Kendimiz gibi olanları tanımaktan öte kendimiz gibi olanları anlamak ve bizi anlayan birilerinin olduğunu bilmek çok güzel
Duygudaşlık deneyimlerle öğreniliyor
Toplumsal iletişimin başarısı diğer insanların duygularını anlamaya dayanmakta. Herkesin zihni ve bedeni diğer insanların ne yaptıklarını, hissettiklerini veya düşündüklerini anlayacak temel bilgiler üretiyor.
Uluslararası bir araştırma ekibi, duygudaşlık ve empati yetisini çözdü. Anlaşıldığı üzere diğer insanların duygularını anlamak ancak kişisel deneyimlerle mümkün. Diğer insanların davranışları kişisel ‘davranış envanteriyle’ karşılaştırılmakta. Bournemouth ve Rutgers Üniversitesi bilim adamlarıyla birlikte çalışan Max-Planck Kavram ve Sinirbilimi Enstitüsü araştırmacıları, toplumsal iletişimin başarısı diğer insanların duygularını anlamaya dayanmakta diyorlar.
Buna göre herkesin zihni ve bedeni diğer insanların ne yaptıklarını, hissettiklerini veya düşündüklerini anlayacak temel bilgiler üretiyor. Simone Bosbach ve Wolfgang Prinz, bunu, ender bir hastalık yüzünden kendi bedenlerini algılama yetisini yitiren hastalarda kanıtladılar.
İki ilginç hasta
İki hasta diğer insanların davranışları yorumlayamıyordu. Dünya genelinde sadece iki kişide görülen bu hastalığın sonuçları gerçekten de dramatik. İki hasta da hastalığın başlarında bedenlerini tümden ‘kaybetmiş’ gibi hissetmişler.
Tedaviler sonucunda gerçi artık az çok basit hareketler yapabiliyorlar, ama bunun için bedenlerini görmek zorundalar. Karanlıkta kontrollerini tamamen yitiriyorlar. Buna örneğin eklem ve kaslardaki duyu hücreleriyle, kolların ve bacakların pozisyonunu bedene göre ayarlamak da dahil. Sağlıklı insanlar için bu çok kolaydır.
Bosbach deneyinin birinci bölümünde hastalarından, bir video filminde bir kişinin kaldırdığı kutuların ağırlığını tahmin etmelerini istemiş. İki hasta da hangi kutunun daha ağır olduğunu sağlıklı insanlar kadar doğru tahmin etmiş.
Hileyi anlamadılar
Bilim adamı, hastaların, insanların ağır bir cismi kaldırırken nasıl davrandıklarını bildikleri için tahmin edebildiklerini sanıyorlar. Deneyin ikinci bölümünde ise video filmindeki kişi üç kiloluk bir kutuyu kaldırarak onun 18 kilo olduğunu söylüyordu. Sağlıklı kişiler burada bir aldatmaca olduğunu hemen anlarken, hastalar bu hileyi anlamakla zorlanmışlar. Deneyin son bölümünde ise hastalardan belli ağırlıkta kutular kaldırmaları istenirken videoya alınmış.
Video filmi daha sonra kontrol grubuna gösterildiğinde sağlıklı kişiler hastaların kutuların ağırlıklarını doğru tahmin edip etmediklerini bulmakta zorlanmışlar. Çünkü hastalarda, kendi hareketlerini doğru algılayamadıkları için ağırlık tahminlerine uygun hareketleri sergilememişler.

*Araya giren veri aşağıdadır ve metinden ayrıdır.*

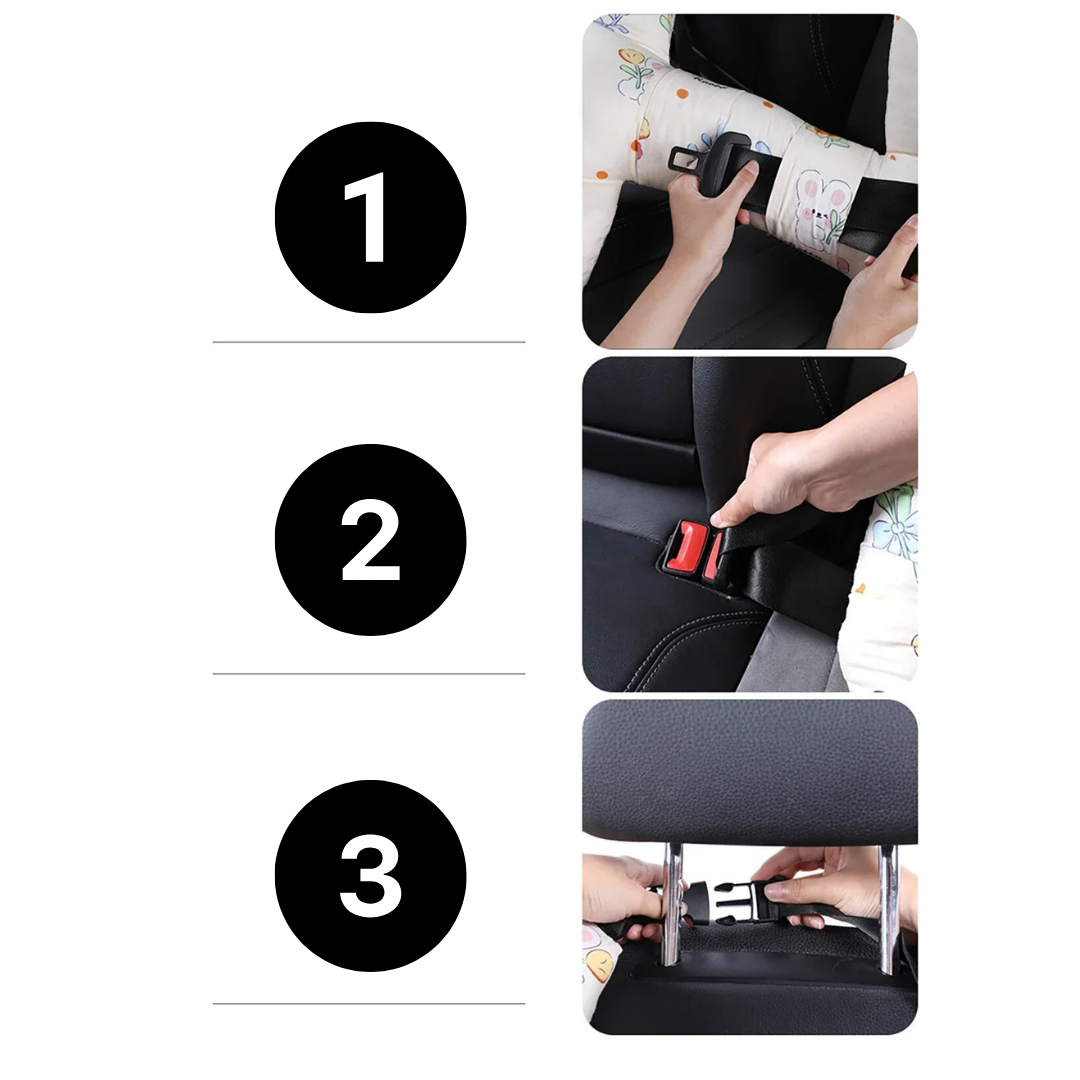 1

2

3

Bilim adamları bu deneylerden edindikleri bilgiler doğrultusunda, diğer insanlara ati davranışların izlendiği sırada, beyinde etkinleşen hareket motiflerinin, kişinin kendi bedeni hakkında bilgiler içerdiği sonucuna varmışlar.
Bu şu demek: Yapabildiğimiz hareketleri başkalarında da görebiliyoruz, yapamadıklarımızı ise algılayamıyoruz. Kendi bedenimizdeki hareketler demek ki diğer insanların davranışlarını anlamamızı sağlayan güdüsel bilgiler taşımakta, diyor bilim adamları.